Now we consider choosing an additional predictor \(\textbf{x}_k\), where \(q < k\le p\). The projection of \(\textbf{x}_k\) onto the column space of \(\textbf{X}_1\), denoted by \(\mathcal{P}_{\textbf{X}_1}(\textbf{x}_k)\), is

\[\begin{equation} \mathcal{P}_{\textbf{X}_1}(\textbf{x}_k) = \sum_{j=1}^q(\textbf{x}_k^T\textbf{q}_j) \textbf{q}_j.\nonumber \end{equation}\]

Define

\[\begin{eqnarray} \textbf{r}_k &=& \textbf{x}_k - \mathcal{P}_{\textbf{X}_1}(\textbf{x}_k),\nonumber\\ \textbf{q}_k &=& \textbf{r}_k/\|\textbf{r}_k\|.\nonumber \end{eqnarray}\]

If we add \(\textbf{x}_k\) into \(\textbf{X}_1\), the newly fitted value, which is the projection of \(\textbf{y}\) onto newly spanned space by \(\textbf{X}_1\) and \(\textbf{x}_k\), becomes

\[\begin{equation} \hat{\textbf{y}} + (\textbf{q}_k^T\textbf{y})\textbf{q}_k = \hat{\textbf{y}} + (\textbf{q}_k^T\textbf{r})\textbf{q}_k,\nonumber \end{equation}\]

and thus the residual sum-of-squares is reduced by

\[\begin{equation} (\textbf{q}_k^T\textbf{r})^2.\nonumber \end{equation}\]

Therefore, at each step \(q\) we are going to choose \(k\) such that

\[\begin{equation} k = \underset{q< k\le p}{\operatorname{argmax}} \textbf{q}_k^T\textbf{r}.\nonumber \end{equation}\]

Note the calculations above require the values of \(\textbf{q}_1, ..., \textbf{q}_q\), which are already available from \(\textbf{Q}_1\) in QR decomposition.
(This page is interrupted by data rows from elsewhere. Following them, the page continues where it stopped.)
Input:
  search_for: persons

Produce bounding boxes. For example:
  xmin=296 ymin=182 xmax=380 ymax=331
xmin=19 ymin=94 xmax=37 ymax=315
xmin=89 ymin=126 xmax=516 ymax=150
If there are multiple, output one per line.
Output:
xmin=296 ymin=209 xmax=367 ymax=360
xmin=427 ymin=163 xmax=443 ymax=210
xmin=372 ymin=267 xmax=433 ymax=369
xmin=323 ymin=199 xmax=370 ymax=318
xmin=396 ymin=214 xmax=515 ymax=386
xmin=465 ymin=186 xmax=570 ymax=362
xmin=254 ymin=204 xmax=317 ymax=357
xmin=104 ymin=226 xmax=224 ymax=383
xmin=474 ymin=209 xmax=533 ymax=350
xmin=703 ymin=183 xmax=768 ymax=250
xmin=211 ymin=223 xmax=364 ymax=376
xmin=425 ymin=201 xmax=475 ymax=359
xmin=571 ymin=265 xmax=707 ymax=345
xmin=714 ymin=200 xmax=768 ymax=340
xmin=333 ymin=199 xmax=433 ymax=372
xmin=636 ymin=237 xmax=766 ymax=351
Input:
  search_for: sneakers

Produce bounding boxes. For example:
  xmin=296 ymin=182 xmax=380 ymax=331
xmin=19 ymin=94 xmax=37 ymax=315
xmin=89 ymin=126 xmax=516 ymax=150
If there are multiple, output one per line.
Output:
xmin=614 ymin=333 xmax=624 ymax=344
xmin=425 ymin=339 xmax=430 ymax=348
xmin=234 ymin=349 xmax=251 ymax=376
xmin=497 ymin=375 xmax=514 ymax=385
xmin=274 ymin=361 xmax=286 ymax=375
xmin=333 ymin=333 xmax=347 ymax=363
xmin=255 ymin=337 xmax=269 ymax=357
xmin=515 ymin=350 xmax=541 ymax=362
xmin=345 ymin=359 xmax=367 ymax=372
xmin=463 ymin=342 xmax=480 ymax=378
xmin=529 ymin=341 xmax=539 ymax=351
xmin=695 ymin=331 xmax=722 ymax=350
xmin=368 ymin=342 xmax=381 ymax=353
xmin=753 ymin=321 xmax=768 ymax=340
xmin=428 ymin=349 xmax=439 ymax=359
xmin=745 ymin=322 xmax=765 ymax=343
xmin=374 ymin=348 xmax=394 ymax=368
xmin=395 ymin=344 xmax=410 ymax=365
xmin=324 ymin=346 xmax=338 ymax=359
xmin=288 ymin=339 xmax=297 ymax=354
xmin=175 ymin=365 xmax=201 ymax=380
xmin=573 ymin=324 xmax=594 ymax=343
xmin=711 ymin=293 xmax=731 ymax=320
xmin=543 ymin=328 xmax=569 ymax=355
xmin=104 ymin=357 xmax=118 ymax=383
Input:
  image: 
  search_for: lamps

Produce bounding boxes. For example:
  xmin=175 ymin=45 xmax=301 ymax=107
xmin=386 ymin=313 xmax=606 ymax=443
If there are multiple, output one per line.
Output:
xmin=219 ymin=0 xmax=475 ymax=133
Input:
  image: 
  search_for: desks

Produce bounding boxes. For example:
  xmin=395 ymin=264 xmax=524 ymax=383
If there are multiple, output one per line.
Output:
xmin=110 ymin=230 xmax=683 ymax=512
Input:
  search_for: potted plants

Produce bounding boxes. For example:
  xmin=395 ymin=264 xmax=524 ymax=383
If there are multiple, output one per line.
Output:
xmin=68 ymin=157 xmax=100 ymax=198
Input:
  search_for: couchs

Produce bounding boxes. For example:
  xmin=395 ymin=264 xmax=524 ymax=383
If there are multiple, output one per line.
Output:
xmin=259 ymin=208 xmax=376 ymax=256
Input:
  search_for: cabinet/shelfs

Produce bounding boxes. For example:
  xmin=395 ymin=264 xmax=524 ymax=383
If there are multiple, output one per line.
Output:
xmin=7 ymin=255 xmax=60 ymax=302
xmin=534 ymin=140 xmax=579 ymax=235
After we get \(\textbf{q}_k\), we rename it to \(\textbf{q}_{q+1}\), and then we can augment \(\textbf{Q}_1\) to \(\tilde{\textbf{Q}}_1=(\textbf{q}_1, ..., \textbf{q}_q, \textbf{q}_{q+1})\) and continue to next iteration \(q+1\).

Remark

The value of \(\textbf{R}_1\) here is less relevant.